Lecture 26

The HSBC Purchasing Manager Index (PMI) measures the factory production based on the monthly responses of purchasing executives in around 500 manufacturing companies. A value over 50 means expansion and a value under 50 means contraction.

Now, should we use the WPI or the GDP deflator?
The GDP deflator measures the prices of all goods produced, whereas the WPI measures only the prices of goods/services bought by consumers. In particular, an increase in the price of goods bought by firms/government shows up in the former but not the latter. Also, imported goods are not part of the GDP and do not show up in the GDP deflator. Lastly, the WPI assigns fixed weights to the prices of different goods whereas the GDP deflator assigns changing weights (a fixed basket of goods v. a changing basket of goods).

We use two indices in general, the Laspeyres index (which works with a fixed basket of goods) and the Paasche index (which works with a changing basket of goods).
The Laspeyres price index is equal to

\[P = \frac{\sum p_t q_0}{\sum p_0 q_0} \times 100\]

and the Paasche price index is equal to

\[P = \frac{\sum p_t q_t}{\sum p_0 q_t} \times 100,\]

where \(P\) is the price index, \(p_t\) is the current price, \(q_t\) is the quantity used in the current period, \(p_0\) is the price of the base period, and \(q_0\) is the quantity used in the base period.

Laspeyres requires quantity data from only the base period, which allows a more meaningful comparison because changes in the index can be attributed to changes in price, but may overweight goods whose prices increase and does not reflect changes in buying patterns over time.
Paasche reflects current buying habits because it uses current quantities, but it requires quantity data from the current year, which may be difficult to obtain. It is difficult to attribute changes in the index to price changes alone and tends to overweight goods whose prices have declined. The prices need to be recomputed each year.
Fischer’s ideal index is equal to the geometric mean of these two indices.

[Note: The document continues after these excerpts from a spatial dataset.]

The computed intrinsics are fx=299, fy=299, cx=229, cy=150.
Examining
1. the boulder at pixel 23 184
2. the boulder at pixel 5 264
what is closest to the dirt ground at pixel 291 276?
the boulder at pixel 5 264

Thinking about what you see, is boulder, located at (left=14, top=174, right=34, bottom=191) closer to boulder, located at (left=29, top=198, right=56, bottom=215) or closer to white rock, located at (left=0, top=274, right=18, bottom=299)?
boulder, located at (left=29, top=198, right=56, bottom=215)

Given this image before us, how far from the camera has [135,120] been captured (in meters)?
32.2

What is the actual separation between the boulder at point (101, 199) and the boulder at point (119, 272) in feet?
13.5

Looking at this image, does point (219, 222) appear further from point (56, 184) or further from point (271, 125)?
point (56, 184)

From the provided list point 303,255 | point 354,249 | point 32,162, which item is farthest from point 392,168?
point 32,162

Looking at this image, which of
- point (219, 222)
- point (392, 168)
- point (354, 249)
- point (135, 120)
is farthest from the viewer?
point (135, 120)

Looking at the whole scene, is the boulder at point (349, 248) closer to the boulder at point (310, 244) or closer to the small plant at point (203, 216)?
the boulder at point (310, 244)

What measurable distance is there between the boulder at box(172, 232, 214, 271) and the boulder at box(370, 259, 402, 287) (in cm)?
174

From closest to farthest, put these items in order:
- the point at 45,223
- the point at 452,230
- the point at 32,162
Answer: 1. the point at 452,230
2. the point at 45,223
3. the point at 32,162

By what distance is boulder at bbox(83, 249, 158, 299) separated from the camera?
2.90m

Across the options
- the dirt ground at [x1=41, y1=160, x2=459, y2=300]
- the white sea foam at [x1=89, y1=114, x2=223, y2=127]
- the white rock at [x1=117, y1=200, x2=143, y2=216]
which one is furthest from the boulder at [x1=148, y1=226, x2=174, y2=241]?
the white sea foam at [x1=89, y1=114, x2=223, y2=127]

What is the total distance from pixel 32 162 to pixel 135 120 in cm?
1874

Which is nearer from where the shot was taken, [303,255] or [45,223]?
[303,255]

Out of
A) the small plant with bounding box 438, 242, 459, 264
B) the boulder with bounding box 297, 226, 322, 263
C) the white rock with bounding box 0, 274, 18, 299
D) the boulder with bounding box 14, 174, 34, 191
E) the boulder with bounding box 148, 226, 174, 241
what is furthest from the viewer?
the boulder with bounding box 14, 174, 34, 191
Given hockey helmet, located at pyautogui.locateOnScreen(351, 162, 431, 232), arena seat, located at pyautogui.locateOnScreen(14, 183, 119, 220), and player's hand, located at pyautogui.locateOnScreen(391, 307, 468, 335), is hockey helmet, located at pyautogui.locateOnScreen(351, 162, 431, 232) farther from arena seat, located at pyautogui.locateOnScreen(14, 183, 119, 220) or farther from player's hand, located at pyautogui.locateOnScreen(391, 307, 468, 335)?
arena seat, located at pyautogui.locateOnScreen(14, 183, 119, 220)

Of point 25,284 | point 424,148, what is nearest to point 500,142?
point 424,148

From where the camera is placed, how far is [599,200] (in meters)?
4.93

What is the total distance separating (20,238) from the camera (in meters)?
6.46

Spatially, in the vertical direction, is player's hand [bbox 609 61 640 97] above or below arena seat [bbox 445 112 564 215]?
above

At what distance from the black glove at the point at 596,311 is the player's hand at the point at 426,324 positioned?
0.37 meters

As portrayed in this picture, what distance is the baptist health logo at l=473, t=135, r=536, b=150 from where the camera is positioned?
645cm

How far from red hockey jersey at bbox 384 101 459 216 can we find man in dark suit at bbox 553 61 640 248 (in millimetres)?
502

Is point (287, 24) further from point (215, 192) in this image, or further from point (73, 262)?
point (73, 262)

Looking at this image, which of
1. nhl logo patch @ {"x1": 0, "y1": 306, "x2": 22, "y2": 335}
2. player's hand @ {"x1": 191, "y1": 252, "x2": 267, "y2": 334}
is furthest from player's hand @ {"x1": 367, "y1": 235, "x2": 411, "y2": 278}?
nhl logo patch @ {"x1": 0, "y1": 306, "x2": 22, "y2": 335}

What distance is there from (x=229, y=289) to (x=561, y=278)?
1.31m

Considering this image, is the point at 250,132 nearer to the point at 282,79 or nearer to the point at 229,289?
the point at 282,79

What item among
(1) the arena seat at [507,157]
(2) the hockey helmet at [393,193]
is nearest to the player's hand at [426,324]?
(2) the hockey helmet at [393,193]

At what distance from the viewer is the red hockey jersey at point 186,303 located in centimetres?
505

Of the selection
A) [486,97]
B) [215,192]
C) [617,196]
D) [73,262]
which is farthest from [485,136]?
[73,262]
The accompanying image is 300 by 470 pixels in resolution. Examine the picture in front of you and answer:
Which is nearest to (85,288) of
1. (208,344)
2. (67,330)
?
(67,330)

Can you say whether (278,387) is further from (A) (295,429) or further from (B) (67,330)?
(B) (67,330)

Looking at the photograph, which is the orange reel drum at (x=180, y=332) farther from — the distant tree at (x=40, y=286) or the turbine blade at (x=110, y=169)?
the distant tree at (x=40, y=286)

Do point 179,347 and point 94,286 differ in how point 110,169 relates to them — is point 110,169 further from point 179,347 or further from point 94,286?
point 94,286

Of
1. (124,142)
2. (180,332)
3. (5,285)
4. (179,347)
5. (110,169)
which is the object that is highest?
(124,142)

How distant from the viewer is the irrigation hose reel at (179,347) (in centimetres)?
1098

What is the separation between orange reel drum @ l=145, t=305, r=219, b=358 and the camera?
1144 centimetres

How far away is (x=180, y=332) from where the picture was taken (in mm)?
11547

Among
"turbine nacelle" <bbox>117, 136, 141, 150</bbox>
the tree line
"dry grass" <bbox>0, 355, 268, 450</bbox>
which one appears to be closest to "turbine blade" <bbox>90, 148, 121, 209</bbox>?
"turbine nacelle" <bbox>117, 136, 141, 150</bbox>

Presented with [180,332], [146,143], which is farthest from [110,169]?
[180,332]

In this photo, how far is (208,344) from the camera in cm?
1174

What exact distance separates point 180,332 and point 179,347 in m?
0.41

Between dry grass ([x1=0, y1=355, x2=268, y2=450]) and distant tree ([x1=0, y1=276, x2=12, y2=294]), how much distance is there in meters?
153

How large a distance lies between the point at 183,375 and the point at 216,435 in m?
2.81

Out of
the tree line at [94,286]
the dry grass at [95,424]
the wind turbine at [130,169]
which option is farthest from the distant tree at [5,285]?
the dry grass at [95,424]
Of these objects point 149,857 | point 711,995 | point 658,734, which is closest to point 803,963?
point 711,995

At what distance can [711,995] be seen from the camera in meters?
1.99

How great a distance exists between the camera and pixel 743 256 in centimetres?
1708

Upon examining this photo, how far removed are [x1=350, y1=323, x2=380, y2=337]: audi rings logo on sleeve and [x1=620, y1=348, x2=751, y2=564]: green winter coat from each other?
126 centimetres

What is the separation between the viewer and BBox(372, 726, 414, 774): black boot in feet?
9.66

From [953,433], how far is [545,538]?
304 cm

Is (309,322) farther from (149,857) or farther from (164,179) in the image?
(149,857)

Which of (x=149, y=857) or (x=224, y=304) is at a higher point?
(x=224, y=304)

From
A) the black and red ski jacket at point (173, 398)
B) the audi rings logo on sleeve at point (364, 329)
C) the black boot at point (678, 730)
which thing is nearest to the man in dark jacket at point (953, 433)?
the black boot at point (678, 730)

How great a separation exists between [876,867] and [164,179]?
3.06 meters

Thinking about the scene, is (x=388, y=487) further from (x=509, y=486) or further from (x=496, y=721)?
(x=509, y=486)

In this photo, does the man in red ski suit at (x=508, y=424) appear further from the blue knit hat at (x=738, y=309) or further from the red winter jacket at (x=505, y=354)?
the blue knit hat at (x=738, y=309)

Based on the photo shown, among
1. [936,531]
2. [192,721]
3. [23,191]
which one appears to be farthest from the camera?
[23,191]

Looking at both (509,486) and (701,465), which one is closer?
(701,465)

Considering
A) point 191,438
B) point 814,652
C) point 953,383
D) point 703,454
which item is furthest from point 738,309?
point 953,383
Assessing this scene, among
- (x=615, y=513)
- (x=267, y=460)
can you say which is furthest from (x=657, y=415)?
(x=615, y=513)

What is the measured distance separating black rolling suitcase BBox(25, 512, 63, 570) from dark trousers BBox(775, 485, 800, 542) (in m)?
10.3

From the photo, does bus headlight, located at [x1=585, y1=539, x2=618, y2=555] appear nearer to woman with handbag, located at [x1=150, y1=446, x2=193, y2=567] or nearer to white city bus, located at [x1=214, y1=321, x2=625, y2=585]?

When the prices of different goods are changing differently, the Laspeyres index tends to overstate the increase in cost of living. This is because it does not take into account that consumers can replace more expensive items with less expensive items.
Conversely, the Paasche index tends to understate the increase in cost of living. While it takes the substitution effect into account, but does not take into account the decrease in the consumers’ welfare resulting from this substitution (because we take a fixed basket of goods). This issue is known as substitution bias.

As new goods are introduced, consumers have more choice so the dollar is worth more.
Some quality change may be unmeasured. If the quality of a good deteriorates while its price remains the same, the value of a dollar is dropping.

Therefore, it is difficult to compare WPI (Laspeyres) and the GDP deflator (Paasche), since they are both bad in their own ways. They follow similar trends.

We can compare today’s prices with that of a different year’s as

\[\text{Amount in today's dollars} = \text{Amount in other year's dollars} \times \frac{\text{Price level today}}{\text{Price level in other year}}.\]

When we perform the above correction, we are said to index the amount for inflation. Approximately, when we put our money in a bank, the real interest rate is equal to the nominal interest rate minus the inflation rate.

Unemployment rate is the statistic that measures the percentage of people who want to work but do not have jobs, reflecting the performance of the economy.

Labor force is the sum of the employed and unemployed, and the unemployment rate is the percentage of the labor force that is unemployed. The labor force participation rate is the percentage of the adult population that is in the labor force.
The average rate of unemployment around which the economy fluctuates is called the natural rate of unemployment. It is the rate of unemployment towards which the economy gravitates. It should be noted that natural does not mean desirable.